Write out the listing beneath this instruction in its entirety, exactly as it reads.

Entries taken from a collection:
* * * * *

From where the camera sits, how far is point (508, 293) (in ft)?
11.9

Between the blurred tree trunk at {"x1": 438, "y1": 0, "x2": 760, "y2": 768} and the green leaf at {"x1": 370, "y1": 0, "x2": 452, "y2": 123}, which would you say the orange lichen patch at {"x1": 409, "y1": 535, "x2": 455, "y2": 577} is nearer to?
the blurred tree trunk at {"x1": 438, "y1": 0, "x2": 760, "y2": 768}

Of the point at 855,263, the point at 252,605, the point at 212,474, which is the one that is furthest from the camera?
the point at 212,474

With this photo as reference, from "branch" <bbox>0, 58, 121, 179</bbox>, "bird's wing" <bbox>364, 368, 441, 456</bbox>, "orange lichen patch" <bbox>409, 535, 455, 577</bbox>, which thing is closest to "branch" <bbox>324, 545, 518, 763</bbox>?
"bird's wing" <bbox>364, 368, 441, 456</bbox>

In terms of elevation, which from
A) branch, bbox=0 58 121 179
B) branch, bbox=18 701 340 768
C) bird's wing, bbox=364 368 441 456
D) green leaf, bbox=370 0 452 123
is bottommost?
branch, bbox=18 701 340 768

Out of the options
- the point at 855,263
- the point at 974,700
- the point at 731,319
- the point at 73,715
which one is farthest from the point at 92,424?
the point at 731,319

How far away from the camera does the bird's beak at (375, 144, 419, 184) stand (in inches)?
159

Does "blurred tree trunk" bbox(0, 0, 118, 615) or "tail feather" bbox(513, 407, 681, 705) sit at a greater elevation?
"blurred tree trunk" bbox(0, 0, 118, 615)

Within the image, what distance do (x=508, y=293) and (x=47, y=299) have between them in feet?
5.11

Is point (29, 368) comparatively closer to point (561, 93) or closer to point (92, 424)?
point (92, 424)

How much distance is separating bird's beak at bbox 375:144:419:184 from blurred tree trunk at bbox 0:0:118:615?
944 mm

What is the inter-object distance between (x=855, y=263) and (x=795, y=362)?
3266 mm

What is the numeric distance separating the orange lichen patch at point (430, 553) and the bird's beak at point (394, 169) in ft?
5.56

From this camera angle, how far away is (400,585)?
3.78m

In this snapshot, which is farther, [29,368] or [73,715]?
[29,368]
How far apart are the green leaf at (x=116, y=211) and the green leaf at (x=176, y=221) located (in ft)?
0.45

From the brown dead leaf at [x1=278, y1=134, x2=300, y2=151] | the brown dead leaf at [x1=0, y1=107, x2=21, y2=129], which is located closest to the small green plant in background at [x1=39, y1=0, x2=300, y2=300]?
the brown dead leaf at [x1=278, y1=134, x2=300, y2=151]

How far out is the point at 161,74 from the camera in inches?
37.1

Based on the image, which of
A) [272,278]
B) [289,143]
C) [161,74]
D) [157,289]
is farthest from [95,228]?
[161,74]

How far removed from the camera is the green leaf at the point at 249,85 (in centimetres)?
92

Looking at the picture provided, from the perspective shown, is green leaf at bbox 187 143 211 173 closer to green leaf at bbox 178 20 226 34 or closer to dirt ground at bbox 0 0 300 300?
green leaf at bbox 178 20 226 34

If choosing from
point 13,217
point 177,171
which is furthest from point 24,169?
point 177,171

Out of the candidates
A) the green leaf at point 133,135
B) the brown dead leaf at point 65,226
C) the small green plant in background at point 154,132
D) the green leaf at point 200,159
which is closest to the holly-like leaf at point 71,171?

* * * * *

Solved problem:
From where the camera sits, how far is point (508, 293) (in ft)?
11.9

Between the blurred tree trunk at {"x1": 438, "y1": 0, "x2": 760, "y2": 768} and the green leaf at {"x1": 370, "y1": 0, "x2": 452, "y2": 123}, which would you say the orange lichen patch at {"x1": 409, "y1": 535, "x2": 455, "y2": 577} is nearer to?
the blurred tree trunk at {"x1": 438, "y1": 0, "x2": 760, "y2": 768}

Of the point at 855,263, the point at 252,605, the point at 212,474, which is the one that is furthest from the camera?
the point at 212,474

With this photo as reference, from "branch" <bbox>0, 58, 121, 179</bbox>, "bird's wing" <bbox>364, 368, 441, 456</bbox>, "orange lichen patch" <bbox>409, 535, 455, 577</bbox>, which thing is closest to "branch" <bbox>324, 545, 518, 763</bbox>?
"bird's wing" <bbox>364, 368, 441, 456</bbox>

In terms of elevation, which from
A) branch, bbox=0 58 121 179
B) branch, bbox=18 701 340 768
C) bird's wing, bbox=364 368 441 456
D) green leaf, bbox=370 0 452 123
is bottommost?
branch, bbox=18 701 340 768

Out of the options
- the point at 855,263
- the point at 974,700
- the point at 731,319
- the point at 73,715
which one is farthest from the point at 92,424?
the point at 731,319

How far away from the camera does the bird's beak at (375, 144, 419, 184) stand (in inches)?
159

Does "blurred tree trunk" bbox(0, 0, 118, 615) or "tail feather" bbox(513, 407, 681, 705) sit at a greater elevation?
"blurred tree trunk" bbox(0, 0, 118, 615)

Within the image, what distance do (x=508, y=293) and (x=47, y=299) have between them in feet?
5.11

Is point (29, 368) comparatively closer to point (561, 93) or closer to point (92, 424)?
point (92, 424)

How much distance is separating bird's beak at bbox 375:144:419:184 from blurred tree trunk at bbox 0:0:118:615?
944 mm

What is the inter-object distance between (x=855, y=263) and (x=795, y=362)?
3266 mm

What is the numeric distance separating the orange lichen patch at point (430, 553) and the bird's beak at point (394, 169) in ft?
5.56

From this camera angle, how far away is (400,585)?
3.78m

In this snapshot, which is farther, [29,368] or [73,715]?
[29,368]
How far apart are the green leaf at (x=116, y=211) and the green leaf at (x=176, y=221) located (in ft)?
0.45

From the brown dead leaf at [x1=278, y1=134, x2=300, y2=151] | the brown dead leaf at [x1=0, y1=107, x2=21, y2=129], which is located closest to the small green plant in background at [x1=39, y1=0, x2=300, y2=300]?
the brown dead leaf at [x1=278, y1=134, x2=300, y2=151]

How far out is the point at 161,74 from the camera in inches?
37.1

Based on the image, which of
A) [272,278]
B) [289,143]
C) [161,74]
D) [157,289]
is farthest from [95,228]?
[161,74]

How far removed from the camera is the green leaf at the point at 249,85 (in centimetres)?
92

Looking at the picture provided, from the perspective shown, is green leaf at bbox 187 143 211 173 closer to green leaf at bbox 178 20 226 34 or closer to dirt ground at bbox 0 0 300 300?
green leaf at bbox 178 20 226 34

If choosing from
point 13,217
point 177,171
which is furthest from point 24,169?
point 177,171

Out of the candidates
A) the green leaf at point 133,135
B) the brown dead leaf at point 65,226
C) the small green plant in background at point 154,132
D) the green leaf at point 200,159
which is closest to the holly-like leaf at point 71,171?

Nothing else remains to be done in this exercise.